_PROMPT_
Count the lines of the data below that contain the string "http". Reply with the number only.

::: GIVEN DATA

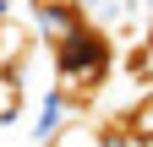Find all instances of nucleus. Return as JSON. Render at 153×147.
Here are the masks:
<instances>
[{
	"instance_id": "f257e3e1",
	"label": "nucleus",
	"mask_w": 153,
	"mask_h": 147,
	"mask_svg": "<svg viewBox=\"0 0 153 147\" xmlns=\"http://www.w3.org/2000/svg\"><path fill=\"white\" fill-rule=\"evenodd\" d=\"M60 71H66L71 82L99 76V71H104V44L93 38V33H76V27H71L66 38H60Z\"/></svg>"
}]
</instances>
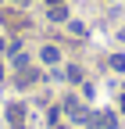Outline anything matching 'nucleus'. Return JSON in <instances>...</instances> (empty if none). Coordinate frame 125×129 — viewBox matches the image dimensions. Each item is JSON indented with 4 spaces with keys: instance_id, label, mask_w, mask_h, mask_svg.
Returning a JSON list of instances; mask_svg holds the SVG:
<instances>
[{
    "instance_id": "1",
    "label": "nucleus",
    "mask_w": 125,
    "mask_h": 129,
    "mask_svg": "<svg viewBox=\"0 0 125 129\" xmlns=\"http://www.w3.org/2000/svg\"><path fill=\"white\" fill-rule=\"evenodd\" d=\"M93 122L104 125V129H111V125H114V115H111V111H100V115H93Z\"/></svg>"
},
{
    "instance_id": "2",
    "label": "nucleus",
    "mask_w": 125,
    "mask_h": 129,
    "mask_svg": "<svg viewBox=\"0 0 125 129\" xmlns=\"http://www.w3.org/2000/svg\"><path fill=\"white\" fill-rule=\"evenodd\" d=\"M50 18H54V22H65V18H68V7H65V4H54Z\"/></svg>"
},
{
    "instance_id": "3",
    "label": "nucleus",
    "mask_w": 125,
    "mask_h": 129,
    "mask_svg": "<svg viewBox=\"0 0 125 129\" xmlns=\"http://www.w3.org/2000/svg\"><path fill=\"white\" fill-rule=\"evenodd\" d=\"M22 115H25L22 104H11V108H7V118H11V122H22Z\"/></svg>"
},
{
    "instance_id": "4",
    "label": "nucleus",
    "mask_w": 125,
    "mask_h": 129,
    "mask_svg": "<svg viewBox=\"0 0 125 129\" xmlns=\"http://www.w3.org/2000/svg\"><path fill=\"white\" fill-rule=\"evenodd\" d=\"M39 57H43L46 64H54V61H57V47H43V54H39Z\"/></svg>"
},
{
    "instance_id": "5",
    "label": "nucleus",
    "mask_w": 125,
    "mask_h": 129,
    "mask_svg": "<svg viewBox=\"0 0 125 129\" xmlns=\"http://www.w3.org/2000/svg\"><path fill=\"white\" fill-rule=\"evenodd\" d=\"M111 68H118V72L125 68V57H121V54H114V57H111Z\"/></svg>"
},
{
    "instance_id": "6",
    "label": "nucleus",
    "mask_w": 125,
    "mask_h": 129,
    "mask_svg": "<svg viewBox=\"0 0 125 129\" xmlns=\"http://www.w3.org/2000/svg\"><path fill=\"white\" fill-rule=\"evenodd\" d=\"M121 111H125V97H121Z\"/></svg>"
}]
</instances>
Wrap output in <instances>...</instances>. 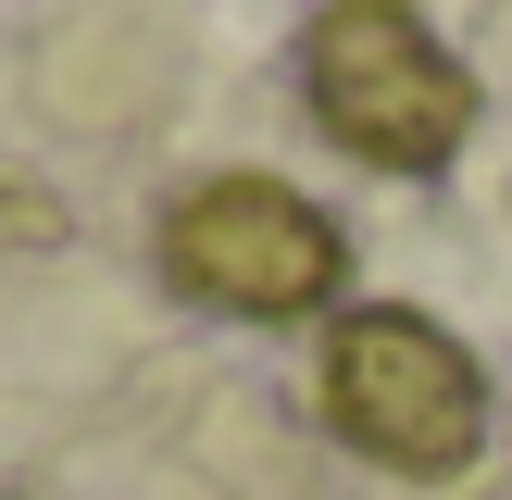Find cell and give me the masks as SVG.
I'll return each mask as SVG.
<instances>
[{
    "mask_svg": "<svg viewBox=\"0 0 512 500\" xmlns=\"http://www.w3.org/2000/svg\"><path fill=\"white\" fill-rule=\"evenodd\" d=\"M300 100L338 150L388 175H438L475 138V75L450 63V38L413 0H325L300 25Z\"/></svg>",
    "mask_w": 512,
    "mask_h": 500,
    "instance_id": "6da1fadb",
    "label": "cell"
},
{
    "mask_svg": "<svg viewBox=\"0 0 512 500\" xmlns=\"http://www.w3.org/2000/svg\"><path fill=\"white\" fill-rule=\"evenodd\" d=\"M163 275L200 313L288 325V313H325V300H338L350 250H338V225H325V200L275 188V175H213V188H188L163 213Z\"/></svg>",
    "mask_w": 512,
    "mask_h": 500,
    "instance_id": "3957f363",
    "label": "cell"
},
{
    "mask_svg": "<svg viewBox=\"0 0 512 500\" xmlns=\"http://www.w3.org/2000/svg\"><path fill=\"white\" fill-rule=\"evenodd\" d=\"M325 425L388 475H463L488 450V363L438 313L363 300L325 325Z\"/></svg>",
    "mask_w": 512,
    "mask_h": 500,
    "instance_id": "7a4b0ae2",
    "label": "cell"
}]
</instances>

::::::
::: GIVEN DATA

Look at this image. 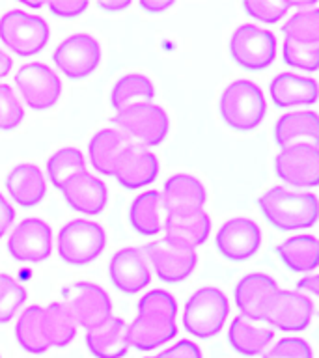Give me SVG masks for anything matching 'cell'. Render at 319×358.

::::::
::: GIVEN DATA

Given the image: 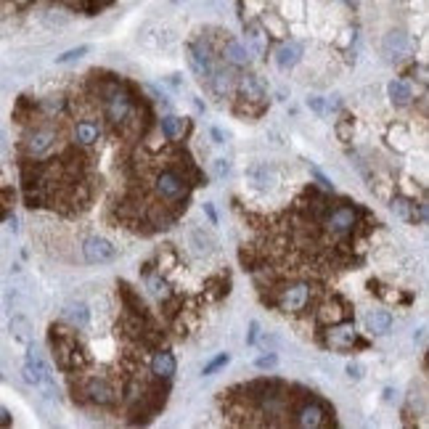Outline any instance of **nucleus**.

::::::

_RIGHT ANSWER_
10